We found out last week that #2 is a girl. A healthy, perfectly normal (as far as they can tell), little girl. Awesome, right? I mean this is a TRUE miracle. This is a baby that didn't cost $30K. Didn't take two + years to happen. Didn't cause undue worrying and excessive depression. This is a fantastic, wonderful, amazing gift from God. Yet, away from everyone else, usually in my car or in bed while DH sleeps, I moan. I cry. I mourn.
And here's where it's probably a good thing that no one reads this: I'm sad it's not a boy. There. I've said it. It's out. Pathetic, right? But still true.

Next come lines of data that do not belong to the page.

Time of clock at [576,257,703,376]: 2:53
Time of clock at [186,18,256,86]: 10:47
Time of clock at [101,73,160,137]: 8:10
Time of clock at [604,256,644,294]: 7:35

I just always thought of myself as a "boy's mom." I don't know why. Maybe because I love football. Maybe because I want that special relationship between a boy and his mom.

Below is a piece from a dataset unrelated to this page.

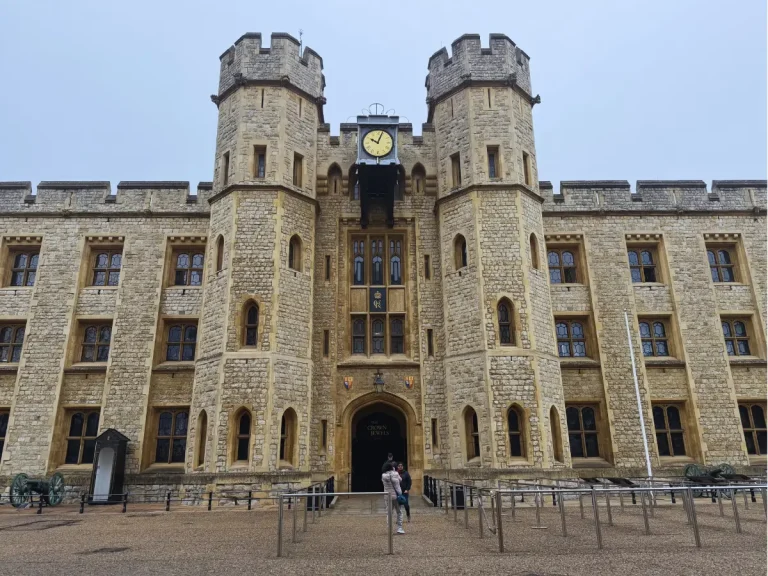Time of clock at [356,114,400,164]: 10:03
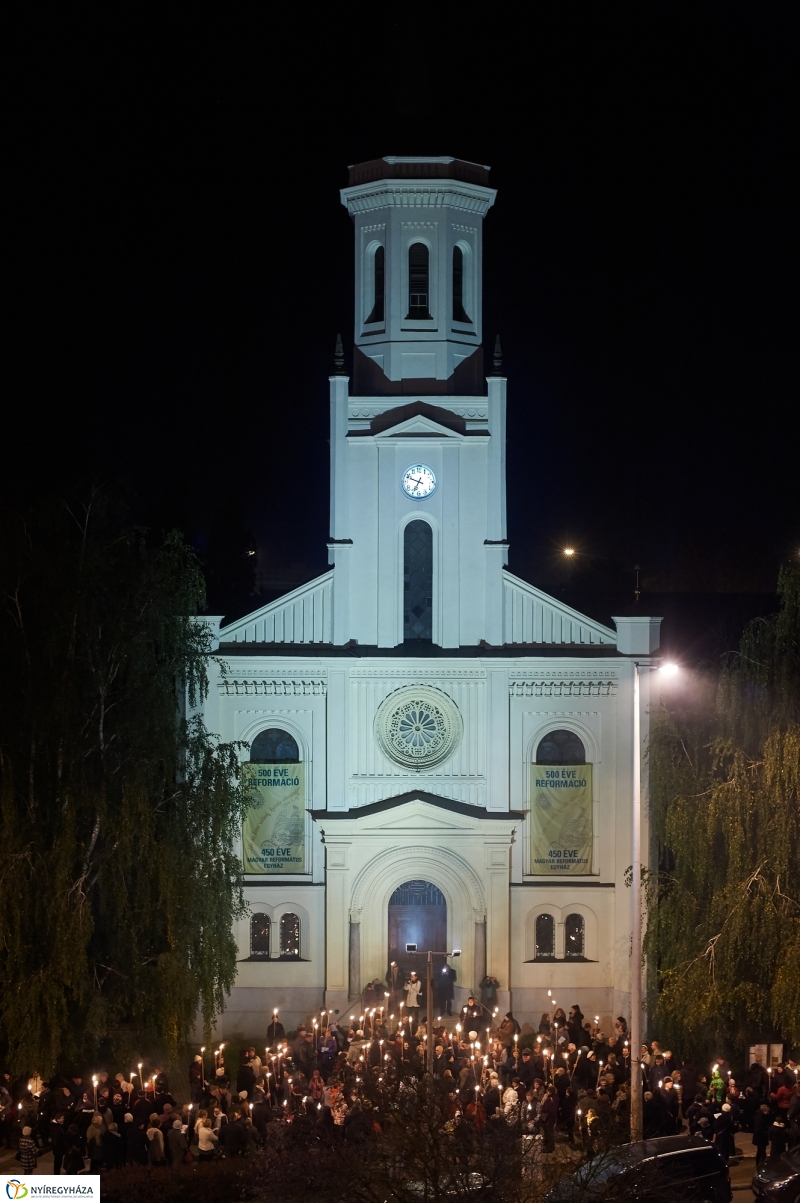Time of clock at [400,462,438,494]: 6:48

But the real reason is because I'm afraid of raising girls. Raising one girl is scary enough. Actually - it is petrifying! But two? There's no WAY I'm getting out of raising two girls without at least one of them hating my guts and doing some unthinkable thing to get back at me. I just really can't stand all the drama and hormones associated with us girls. We girls are a handful and boys seem, well, much more simple.
We have a TON of girls in our family. There are three girls and a boy on my side. My brother had one son, my sisters only had girls. My husband doesn't have any siblings. In addition to my own disappointment, I can visibly tell that my extended family is disappointed. Of course they wouldn't say anything, but I can tell. So, of course, I feel like I'm letting them all down, too.
I want to buy corduroys and little ties and sweater vests. I want to decorate a room with lions and tigers and baseball stuff. I hate glitter and lace and disn.ey princesses and pink.
At the end of the day, I know that it's not about what we want or what we get, or who we let down. I KNOW that God's plan is way bigger than mine and there's a reason he gave us (BLESSED us!) with another girl. I know that I have so much to be thankful for - especially that this pregnancy has been fairly uneventful and ALL of the tests have been great. And I know there's a lot of great things about raising sisters and that there's lots of mom's out there who would die for a little girl. But. But. But. I still am sad. Just a little. I'll get over it.